Overwhelmed caregivers need the kind of guidance and support Golden is now receiving. For more than a decade, Paula Rice was a New York–based outreach director for the Alzheimer’s Association. “People often don’t know how to ask for help or where to get it,” she says. She encourages caregivers to contact the national foundations for the illness or disease of the person they are caring for. Those foundations can provide information about support groups, the illness itself, and even legal advice. Rice says reaching out to the foundations is a task family and friends can perform for the primary caregiver as a means of support.

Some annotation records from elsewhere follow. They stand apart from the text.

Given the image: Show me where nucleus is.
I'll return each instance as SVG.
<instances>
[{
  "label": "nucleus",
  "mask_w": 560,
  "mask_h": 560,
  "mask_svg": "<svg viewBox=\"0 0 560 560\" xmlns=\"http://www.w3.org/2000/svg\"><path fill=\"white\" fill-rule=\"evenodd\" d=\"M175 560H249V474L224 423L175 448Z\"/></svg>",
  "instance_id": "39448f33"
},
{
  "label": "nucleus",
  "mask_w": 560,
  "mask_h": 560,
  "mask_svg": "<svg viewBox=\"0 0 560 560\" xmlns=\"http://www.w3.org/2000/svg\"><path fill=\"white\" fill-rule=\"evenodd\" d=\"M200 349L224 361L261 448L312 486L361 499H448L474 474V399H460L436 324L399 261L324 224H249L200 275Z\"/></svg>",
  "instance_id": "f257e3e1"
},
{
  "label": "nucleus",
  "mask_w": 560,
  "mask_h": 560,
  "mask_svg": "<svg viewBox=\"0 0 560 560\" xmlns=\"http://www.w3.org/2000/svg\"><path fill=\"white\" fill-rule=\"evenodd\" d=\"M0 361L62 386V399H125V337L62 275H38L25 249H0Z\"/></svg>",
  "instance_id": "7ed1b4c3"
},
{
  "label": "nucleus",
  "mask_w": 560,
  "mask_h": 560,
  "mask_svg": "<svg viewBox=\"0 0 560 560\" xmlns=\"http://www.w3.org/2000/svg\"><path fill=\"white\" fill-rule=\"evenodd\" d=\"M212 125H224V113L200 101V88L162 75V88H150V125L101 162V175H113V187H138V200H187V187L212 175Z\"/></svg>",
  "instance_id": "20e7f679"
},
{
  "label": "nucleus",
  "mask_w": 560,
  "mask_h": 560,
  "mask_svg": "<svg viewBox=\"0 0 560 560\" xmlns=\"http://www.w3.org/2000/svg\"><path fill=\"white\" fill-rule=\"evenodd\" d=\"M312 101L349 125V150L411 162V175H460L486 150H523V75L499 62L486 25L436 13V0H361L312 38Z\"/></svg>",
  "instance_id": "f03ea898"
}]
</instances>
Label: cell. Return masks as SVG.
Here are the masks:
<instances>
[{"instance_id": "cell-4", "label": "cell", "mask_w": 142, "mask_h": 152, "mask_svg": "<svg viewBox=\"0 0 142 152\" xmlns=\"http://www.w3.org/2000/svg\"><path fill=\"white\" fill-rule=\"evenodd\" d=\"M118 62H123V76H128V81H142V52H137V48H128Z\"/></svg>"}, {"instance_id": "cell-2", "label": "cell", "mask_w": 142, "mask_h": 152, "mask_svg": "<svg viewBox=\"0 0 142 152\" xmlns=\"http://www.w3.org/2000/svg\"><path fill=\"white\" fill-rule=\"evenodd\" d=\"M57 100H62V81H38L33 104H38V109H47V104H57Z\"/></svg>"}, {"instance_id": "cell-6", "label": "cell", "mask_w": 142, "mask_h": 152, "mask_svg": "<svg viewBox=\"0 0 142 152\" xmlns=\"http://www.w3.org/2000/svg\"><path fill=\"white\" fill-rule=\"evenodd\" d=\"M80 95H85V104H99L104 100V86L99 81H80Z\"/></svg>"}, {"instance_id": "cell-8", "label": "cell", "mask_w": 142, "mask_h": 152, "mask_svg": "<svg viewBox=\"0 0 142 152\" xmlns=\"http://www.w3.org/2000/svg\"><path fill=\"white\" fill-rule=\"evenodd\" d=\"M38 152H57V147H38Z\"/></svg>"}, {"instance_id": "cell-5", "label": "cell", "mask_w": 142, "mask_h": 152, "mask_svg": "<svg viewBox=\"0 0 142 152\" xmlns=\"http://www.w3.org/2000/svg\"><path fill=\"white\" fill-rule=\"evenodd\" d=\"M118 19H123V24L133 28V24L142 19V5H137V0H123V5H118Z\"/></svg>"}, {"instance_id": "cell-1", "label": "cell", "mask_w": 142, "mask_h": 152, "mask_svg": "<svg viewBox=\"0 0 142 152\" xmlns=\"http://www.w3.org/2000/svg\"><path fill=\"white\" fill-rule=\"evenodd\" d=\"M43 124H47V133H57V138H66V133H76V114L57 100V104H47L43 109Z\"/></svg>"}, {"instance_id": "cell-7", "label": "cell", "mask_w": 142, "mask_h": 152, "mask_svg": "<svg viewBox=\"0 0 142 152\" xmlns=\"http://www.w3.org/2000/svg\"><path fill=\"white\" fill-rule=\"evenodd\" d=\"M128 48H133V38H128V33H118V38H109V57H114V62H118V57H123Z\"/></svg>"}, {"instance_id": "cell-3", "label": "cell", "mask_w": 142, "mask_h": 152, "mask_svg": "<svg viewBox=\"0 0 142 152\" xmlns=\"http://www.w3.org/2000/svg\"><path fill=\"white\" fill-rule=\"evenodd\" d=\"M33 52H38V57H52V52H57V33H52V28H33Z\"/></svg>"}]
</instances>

Shadowing all conversations about caring for the elderly is dying and death, uncomfortable but essential topics that seem to be unspeakable until the end of life is near or has come. In order to relieve stress, geriatric care manager Craynon recommends that aging people, especially those with children, have these difficult conversations with their potential caregivers. “A gift we give our children is telling them what we want long-term caregiving and our dying to look like,” she says. “It is important to talk about this. Don’t be afraid to talk about the end.”
Craynon suggests filling out all important forms ahead of time, including power of attorney, wills, and advance directives. For caregivers with parents who are hesitant to discuss these matters, Craynon suggests this language: “As your child, I am concerned about knowing what you want. That is an important thing that I can do for you—honor your wishes—but you have to tell me what they are.”
Rosemary Allender, who provided geriatric care services to families before retiring, agrees. She encourages families to design a plan of care that minimizes caregiver stress, expands support systems, and maximizes independence and quality of life for those who require care. “The most important thing is to have open communication and conversations long before the family faces the crisis of how to care for Mom or Dad,” she says. “Call a family meeting and bring family members together to create an action plan to implement if faced with a long-term caregiving crisis. Everyone can’t do everything, but everyone can do something. These conversations, if held in advance, make responding to the needs of elderly family members much easier.”
In 2011, former first lady Rosalynn Carter offered one of the most apt and moving descriptions in a written testimony for a Senate Special Committee on Aging: “There are only four kinds of people in the world: Those who have been caregivers. Those who are currently caregivers. Those who will be caregivers. And those who will need caregivers,” she said. As I prepare emotionally to continue to age, I prepare for the possibility of being a caregiver by remembering that because my life is blessed, every day of my life I am caring in some way for someone, and someone is caring in some way for me.